Questions the seller and buyer should be asking:
Is it strategic?
For a successful M&A and an optimal outcome, there must be a strategic purpose from buyer and seller points of view. While every company will have differing strategic goals to accomplish with a deal, most companies choose M&A because they want to grow.
If two companies sharing this common strategic goal enter into a deal, both can capitalize on each other's resources to expand and grow into their desired markets, setting the scene for a successful M&A.
The key is that the strategy for M&A is a win-win for buyer and seller.
Are technologies complementary?
Following strategy, buyers and sellers should ensure there is not a significant overlap in their core technology offerings.
Often the key to success is to differentiate by market or segment. For example, if buyer and seller are targeting the same verticals in the SME, there will be significant overlap. However, if the buyer focuses on SME and the seller on large enterprise businesses, any technology overlap will be complementary and mutually beneficial.
During the preparation phase and again during due diligence, ensure any technology or product offerings add value rather than create unnecessary overlap, which provides poor economics for the deal.

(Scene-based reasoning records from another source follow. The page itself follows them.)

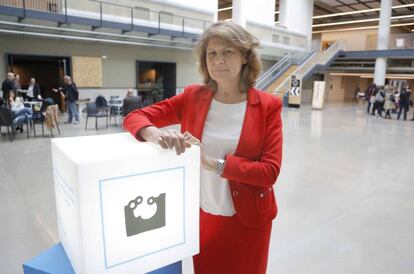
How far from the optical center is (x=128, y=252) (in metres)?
0.79

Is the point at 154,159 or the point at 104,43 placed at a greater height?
the point at 104,43

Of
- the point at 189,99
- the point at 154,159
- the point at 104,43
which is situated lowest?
the point at 154,159

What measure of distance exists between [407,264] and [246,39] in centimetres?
257

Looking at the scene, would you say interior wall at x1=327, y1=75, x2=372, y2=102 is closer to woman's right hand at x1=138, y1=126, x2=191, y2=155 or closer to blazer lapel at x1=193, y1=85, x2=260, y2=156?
blazer lapel at x1=193, y1=85, x2=260, y2=156

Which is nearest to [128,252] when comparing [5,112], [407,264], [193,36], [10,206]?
[407,264]

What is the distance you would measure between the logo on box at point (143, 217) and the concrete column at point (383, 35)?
22.0 meters

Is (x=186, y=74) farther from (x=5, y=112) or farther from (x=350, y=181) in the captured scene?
(x=350, y=181)

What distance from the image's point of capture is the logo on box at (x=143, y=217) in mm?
779

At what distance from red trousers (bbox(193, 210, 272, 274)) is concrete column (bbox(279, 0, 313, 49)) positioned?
2273cm

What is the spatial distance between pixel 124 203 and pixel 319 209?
343 centimetres

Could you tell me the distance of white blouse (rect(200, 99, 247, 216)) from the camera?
117 cm

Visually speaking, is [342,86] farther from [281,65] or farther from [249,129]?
[249,129]

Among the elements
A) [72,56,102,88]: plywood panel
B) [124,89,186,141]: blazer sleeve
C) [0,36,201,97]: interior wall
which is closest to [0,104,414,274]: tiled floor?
[124,89,186,141]: blazer sleeve

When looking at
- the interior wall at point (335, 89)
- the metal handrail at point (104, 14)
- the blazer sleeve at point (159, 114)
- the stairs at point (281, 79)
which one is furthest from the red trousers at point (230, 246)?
the interior wall at point (335, 89)
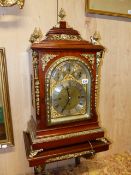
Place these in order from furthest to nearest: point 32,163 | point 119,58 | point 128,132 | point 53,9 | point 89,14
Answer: point 128,132 → point 119,58 → point 89,14 → point 53,9 → point 32,163

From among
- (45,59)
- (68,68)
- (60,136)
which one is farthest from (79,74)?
(60,136)

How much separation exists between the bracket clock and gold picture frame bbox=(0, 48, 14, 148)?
0.20 m

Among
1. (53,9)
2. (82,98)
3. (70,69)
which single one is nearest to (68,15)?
(53,9)

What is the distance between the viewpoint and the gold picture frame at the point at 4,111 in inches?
47.9

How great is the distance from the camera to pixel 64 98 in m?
1.12

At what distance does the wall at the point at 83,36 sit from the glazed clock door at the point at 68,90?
30 centimetres

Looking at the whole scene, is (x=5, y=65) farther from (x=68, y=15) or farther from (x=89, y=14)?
(x=89, y=14)

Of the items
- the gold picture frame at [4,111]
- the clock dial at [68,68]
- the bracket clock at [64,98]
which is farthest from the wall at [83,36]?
the clock dial at [68,68]

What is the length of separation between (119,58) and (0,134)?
1082 millimetres

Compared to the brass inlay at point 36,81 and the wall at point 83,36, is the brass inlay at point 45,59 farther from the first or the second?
the wall at point 83,36

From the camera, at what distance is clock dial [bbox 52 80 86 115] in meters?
1.11

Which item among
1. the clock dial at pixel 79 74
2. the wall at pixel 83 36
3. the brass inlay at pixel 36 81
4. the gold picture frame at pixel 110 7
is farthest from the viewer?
the gold picture frame at pixel 110 7

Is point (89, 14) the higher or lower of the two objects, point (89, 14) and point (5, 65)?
the higher

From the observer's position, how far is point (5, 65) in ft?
4.01
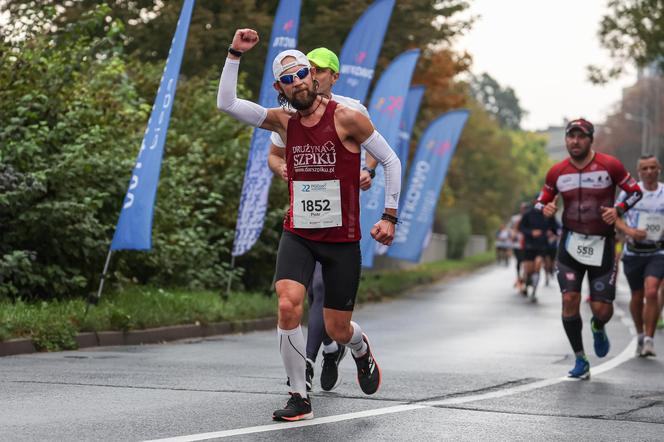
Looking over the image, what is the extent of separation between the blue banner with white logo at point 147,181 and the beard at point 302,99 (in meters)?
6.42

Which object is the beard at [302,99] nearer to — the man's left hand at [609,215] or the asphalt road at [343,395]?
the asphalt road at [343,395]

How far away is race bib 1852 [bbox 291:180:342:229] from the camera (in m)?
7.54

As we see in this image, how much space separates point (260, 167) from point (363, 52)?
13.5ft

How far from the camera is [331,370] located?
8.84 meters

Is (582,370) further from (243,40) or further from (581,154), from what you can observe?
(243,40)

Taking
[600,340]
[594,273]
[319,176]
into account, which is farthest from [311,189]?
[600,340]

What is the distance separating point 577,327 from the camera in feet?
35.9

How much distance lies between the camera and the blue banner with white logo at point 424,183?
28734mm

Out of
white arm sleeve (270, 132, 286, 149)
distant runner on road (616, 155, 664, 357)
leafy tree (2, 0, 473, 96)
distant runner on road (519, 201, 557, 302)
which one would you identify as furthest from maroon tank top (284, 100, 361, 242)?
leafy tree (2, 0, 473, 96)

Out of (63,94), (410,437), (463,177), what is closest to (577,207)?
(410,437)

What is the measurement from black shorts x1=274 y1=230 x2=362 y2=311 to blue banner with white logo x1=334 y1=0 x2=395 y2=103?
13.2 m

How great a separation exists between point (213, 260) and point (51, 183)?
5.61 meters

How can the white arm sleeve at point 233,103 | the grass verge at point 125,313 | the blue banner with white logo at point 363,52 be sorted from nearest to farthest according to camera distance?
the white arm sleeve at point 233,103
the grass verge at point 125,313
the blue banner with white logo at point 363,52

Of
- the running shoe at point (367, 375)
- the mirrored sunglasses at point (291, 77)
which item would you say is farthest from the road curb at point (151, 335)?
the mirrored sunglasses at point (291, 77)
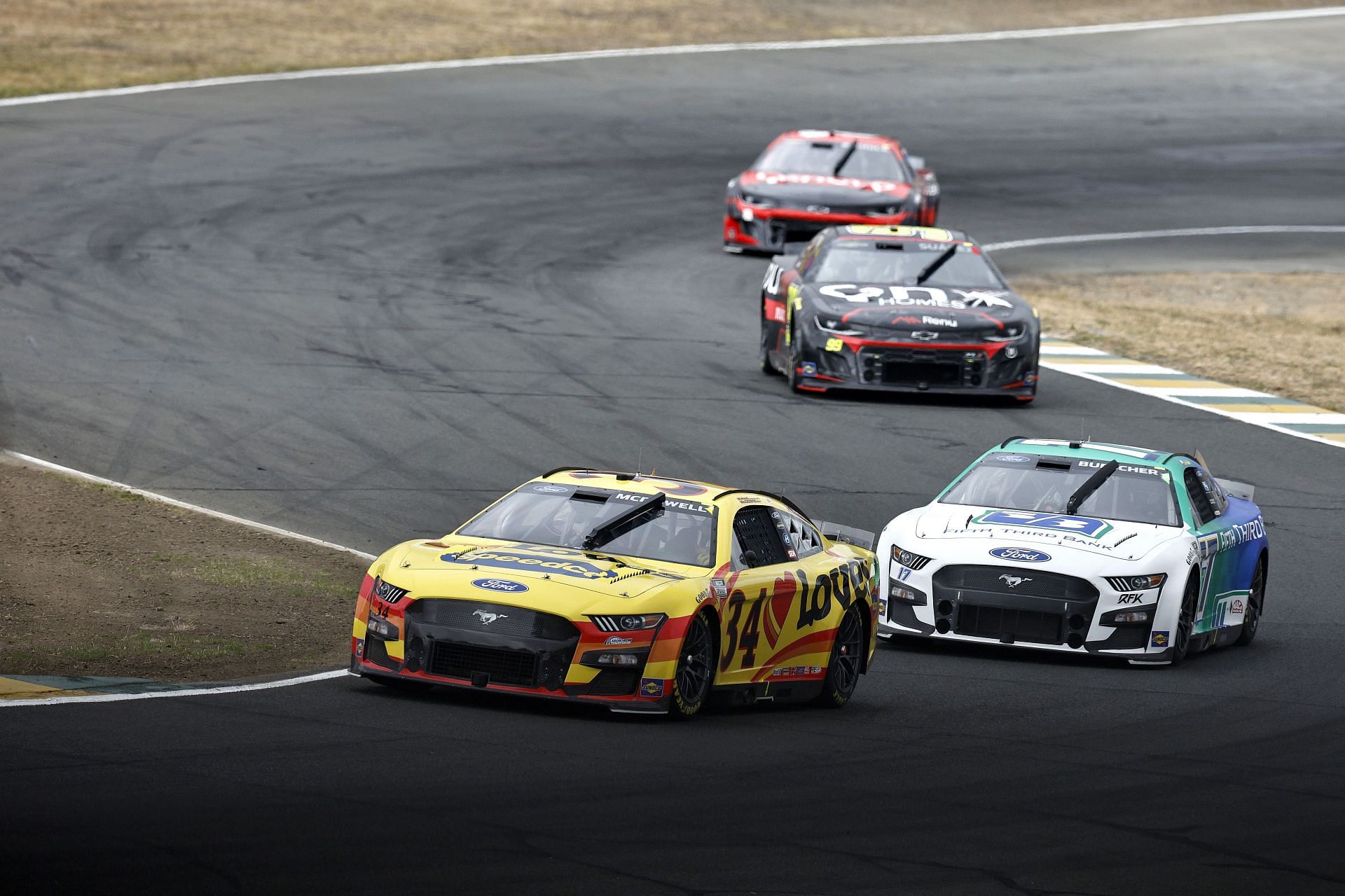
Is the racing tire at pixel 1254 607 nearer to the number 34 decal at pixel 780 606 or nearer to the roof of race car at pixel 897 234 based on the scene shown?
the number 34 decal at pixel 780 606

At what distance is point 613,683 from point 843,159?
2050 centimetres

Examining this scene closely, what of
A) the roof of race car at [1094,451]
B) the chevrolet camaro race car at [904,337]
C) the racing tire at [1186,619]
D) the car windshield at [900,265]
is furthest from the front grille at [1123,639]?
the car windshield at [900,265]

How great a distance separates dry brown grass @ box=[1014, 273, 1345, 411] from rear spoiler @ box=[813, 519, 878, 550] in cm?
1201

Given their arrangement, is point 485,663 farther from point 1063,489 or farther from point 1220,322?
point 1220,322

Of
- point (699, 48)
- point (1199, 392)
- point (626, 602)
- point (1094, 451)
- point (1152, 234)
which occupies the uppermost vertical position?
point (626, 602)

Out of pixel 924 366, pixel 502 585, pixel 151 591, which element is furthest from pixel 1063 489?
pixel 924 366

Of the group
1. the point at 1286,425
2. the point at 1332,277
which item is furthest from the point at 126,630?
the point at 1332,277

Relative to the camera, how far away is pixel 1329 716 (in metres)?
12.0

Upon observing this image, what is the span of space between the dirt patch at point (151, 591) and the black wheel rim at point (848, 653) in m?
2.84

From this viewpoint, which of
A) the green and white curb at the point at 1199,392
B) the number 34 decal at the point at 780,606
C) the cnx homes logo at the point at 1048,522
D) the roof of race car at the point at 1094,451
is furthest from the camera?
the green and white curb at the point at 1199,392

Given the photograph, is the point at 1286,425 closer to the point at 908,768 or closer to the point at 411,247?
the point at 411,247

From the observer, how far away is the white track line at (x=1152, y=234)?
3222 centimetres

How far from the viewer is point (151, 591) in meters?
13.7

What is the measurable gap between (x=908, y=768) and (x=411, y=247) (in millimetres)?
19266
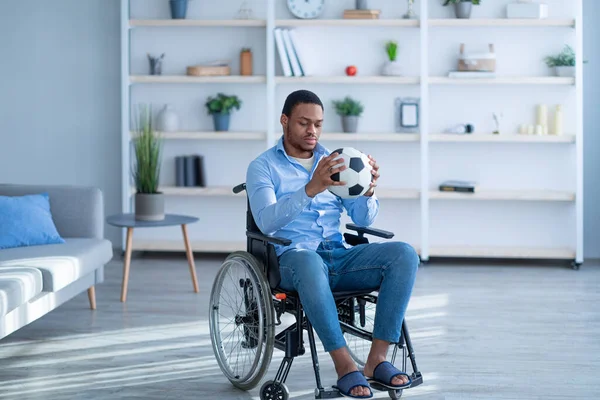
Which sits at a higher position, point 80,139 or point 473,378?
point 80,139

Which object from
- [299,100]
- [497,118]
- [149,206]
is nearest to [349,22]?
[497,118]

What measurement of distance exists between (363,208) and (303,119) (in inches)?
15.6

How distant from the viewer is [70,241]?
165 inches

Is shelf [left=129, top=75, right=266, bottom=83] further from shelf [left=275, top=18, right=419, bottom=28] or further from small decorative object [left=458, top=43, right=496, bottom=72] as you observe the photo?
small decorative object [left=458, top=43, right=496, bottom=72]

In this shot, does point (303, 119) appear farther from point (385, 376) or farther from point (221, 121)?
point (221, 121)

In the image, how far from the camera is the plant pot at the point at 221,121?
594cm

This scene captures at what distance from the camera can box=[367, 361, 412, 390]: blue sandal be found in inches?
110

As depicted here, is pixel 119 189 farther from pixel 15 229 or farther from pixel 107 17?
pixel 15 229

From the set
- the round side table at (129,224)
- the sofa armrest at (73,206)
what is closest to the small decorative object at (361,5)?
the round side table at (129,224)

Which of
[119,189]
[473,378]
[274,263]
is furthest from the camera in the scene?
[119,189]

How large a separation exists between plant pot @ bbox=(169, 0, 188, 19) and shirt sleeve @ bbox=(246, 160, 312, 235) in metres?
3.01

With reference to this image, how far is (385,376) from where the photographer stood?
281cm

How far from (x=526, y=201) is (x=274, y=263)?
11.3ft

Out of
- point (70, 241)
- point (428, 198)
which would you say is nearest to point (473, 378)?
point (70, 241)
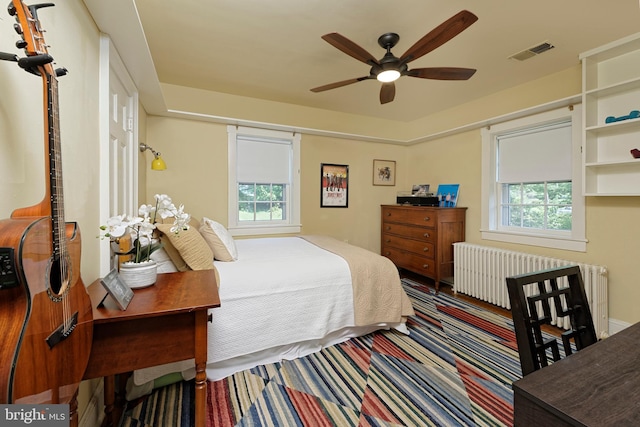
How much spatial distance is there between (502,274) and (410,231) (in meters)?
1.22

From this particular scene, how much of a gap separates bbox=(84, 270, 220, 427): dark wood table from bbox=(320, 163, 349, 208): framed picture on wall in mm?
2957

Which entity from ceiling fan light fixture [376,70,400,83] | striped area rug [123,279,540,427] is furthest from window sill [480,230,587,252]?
ceiling fan light fixture [376,70,400,83]

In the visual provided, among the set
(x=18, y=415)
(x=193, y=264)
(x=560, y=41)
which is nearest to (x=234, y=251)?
(x=193, y=264)

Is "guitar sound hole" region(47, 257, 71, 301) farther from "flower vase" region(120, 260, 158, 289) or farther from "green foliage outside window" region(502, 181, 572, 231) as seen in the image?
"green foliage outside window" region(502, 181, 572, 231)

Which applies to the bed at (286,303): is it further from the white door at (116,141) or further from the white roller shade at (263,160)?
the white roller shade at (263,160)

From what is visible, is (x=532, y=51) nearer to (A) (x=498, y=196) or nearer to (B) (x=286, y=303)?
(A) (x=498, y=196)

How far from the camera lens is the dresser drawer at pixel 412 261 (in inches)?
144

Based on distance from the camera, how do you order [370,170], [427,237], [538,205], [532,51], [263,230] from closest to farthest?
[532,51] → [538,205] → [427,237] → [263,230] → [370,170]

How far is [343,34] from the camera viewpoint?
7.40 feet

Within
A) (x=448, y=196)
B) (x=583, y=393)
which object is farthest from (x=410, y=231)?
(x=583, y=393)

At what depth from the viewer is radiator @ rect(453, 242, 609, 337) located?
2.48 meters

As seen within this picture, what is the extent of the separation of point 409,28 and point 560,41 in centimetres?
131

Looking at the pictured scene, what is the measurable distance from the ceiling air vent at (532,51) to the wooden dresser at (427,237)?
174 centimetres

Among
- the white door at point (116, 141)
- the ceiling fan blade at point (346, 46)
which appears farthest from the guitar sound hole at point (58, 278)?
the ceiling fan blade at point (346, 46)
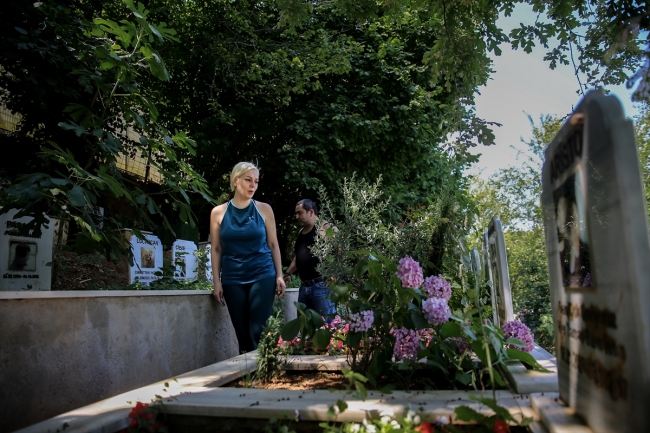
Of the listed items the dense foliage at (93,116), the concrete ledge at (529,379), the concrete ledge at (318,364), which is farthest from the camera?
the dense foliage at (93,116)

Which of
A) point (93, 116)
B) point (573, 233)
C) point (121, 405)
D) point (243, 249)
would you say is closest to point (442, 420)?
point (573, 233)

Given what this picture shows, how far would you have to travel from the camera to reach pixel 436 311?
7.33 ft

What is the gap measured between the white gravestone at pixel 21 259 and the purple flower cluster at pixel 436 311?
3.09m

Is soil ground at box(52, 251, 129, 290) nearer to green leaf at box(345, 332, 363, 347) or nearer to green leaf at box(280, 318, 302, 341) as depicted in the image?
green leaf at box(280, 318, 302, 341)

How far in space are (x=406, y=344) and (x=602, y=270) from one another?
3.79 ft

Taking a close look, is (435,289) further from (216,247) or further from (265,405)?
(216,247)

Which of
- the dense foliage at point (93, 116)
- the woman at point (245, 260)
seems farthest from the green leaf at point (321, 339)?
the dense foliage at point (93, 116)

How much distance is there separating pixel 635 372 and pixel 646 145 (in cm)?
2271

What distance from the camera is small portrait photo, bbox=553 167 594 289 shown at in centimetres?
149

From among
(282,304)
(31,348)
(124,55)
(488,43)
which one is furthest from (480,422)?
(282,304)

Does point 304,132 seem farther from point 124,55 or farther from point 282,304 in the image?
point 124,55

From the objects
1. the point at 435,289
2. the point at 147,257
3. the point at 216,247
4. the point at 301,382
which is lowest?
the point at 301,382

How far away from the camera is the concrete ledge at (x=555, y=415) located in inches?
56.6

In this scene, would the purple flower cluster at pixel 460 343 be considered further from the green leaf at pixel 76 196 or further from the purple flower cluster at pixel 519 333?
the green leaf at pixel 76 196
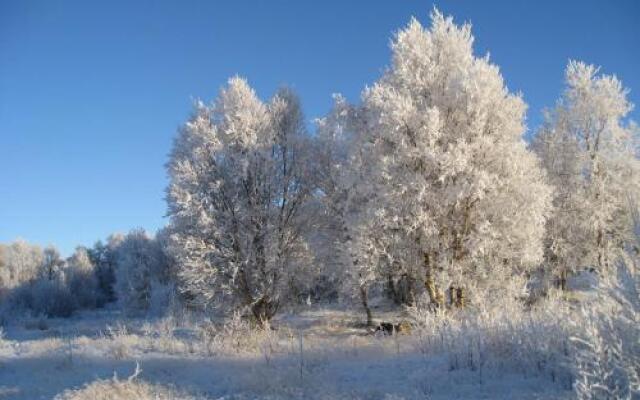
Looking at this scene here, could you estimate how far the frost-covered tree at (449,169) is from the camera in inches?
561

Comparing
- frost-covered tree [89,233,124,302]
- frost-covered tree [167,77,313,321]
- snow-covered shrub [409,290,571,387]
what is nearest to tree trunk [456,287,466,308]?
frost-covered tree [167,77,313,321]

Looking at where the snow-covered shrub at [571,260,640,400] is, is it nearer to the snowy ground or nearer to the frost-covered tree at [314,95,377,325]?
the snowy ground

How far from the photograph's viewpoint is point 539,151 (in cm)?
2852

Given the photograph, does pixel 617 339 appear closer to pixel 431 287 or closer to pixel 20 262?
pixel 431 287

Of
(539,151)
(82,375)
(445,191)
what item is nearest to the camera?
(82,375)

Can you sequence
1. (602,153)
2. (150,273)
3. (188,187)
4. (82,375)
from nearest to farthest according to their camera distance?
(82,375) → (188,187) → (602,153) → (150,273)

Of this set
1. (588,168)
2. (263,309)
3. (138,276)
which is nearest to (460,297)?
(263,309)

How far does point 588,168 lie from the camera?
25906mm

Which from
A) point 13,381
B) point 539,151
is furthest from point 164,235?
point 539,151

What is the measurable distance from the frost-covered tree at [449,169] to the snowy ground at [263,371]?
12.7 ft

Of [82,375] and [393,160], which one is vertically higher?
[393,160]

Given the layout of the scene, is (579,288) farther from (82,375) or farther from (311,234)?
(82,375)

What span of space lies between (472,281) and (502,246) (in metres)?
1.50

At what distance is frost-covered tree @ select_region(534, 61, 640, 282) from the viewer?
2531 centimetres
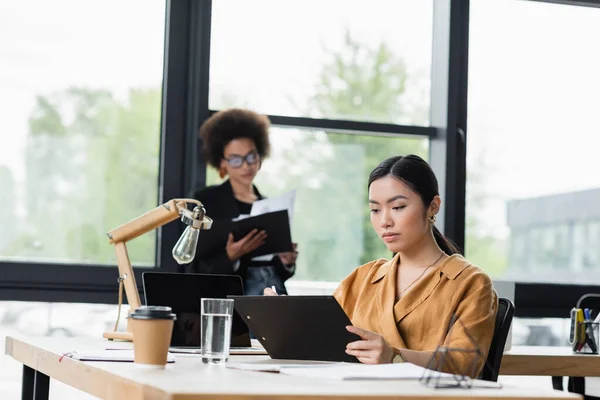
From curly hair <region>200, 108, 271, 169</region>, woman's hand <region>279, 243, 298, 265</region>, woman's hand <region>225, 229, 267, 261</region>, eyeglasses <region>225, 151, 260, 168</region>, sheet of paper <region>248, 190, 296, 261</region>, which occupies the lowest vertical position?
woman's hand <region>279, 243, 298, 265</region>

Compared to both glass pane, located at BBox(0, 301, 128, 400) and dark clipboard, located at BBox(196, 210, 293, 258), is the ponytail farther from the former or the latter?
glass pane, located at BBox(0, 301, 128, 400)

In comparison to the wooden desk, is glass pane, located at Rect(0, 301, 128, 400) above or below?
below

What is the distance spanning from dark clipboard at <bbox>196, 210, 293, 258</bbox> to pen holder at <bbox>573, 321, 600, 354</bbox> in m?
1.06

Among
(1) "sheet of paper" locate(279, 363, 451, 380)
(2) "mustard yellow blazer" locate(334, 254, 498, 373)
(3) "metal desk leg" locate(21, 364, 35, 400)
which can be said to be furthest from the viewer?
(3) "metal desk leg" locate(21, 364, 35, 400)

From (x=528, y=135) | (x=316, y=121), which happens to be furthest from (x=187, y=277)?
(x=528, y=135)

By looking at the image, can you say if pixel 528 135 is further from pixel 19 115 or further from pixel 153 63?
Answer: pixel 19 115

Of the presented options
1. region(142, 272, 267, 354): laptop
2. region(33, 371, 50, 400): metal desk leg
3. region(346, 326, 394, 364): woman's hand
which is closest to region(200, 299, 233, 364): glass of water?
region(346, 326, 394, 364): woman's hand

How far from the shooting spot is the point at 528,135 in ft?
15.6

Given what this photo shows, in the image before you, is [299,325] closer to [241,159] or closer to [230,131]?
[241,159]

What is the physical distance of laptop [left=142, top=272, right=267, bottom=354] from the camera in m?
2.26

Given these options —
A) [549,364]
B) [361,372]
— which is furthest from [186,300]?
[549,364]

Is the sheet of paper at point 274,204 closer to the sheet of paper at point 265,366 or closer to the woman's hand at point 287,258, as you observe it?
the woman's hand at point 287,258

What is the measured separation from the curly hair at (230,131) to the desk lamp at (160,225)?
1412mm

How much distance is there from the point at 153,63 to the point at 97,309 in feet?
3.67
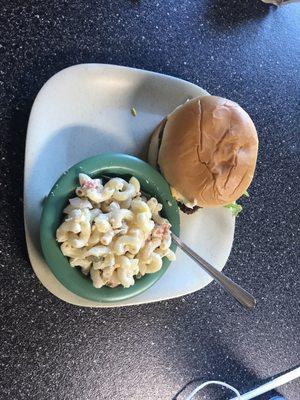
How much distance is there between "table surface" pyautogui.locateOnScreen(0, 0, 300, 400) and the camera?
0.83 meters

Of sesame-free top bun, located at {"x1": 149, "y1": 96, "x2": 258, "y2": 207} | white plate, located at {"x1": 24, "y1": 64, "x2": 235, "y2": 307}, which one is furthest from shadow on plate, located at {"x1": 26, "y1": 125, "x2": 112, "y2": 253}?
sesame-free top bun, located at {"x1": 149, "y1": 96, "x2": 258, "y2": 207}

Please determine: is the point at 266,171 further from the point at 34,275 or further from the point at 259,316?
the point at 34,275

Is there alignment with integration?
Of all the criteria I’ve highlighted, integration after the deal closes is the one that most organizations do not vet appropriately. As matter of fact, 53% of tech M&A does not meet expectations of buyer and seller because they lack a cohesive integration plan. After the deal closes, employees face a new reality in their day-to-day work, often resulting in a difficult and prolonged adjustment period. This impacts business even if there are a strategic fit and complementary technologies.
Successful integration requires planning, leadership and metrics to be continuously measured. Something I often recommend are ensuring both buyer and seller have common Objectives and Key Result goals. A good place to start with OKR’s is John Doerr’s “Measure What Matters”.
Is it a financial win-win?
Finding the optimal outcome for buyer and seller is key to setting the tone for the shared path forward. More often than not, the seller wants to maximize enterprise value while the buyer wants to minimize price. While everyone wants to end up with a little extra cash in their pocket, an optimal outcome must be achieved by both, buyer and seller.
If the deal is unbalanced, employees on the losing side may enter into the new relationship feeling slighted and less than enthusiastic about contributing to the joint company, a difficult beginning which will surely have an impact on productivity.
Successful M&A happens when buyers and sellers research their one another in meaningful ways as described above to produce an optimal outcome. Above all else, what is most important is that you're honest with yourself before committing to such a significant transaction and relationship.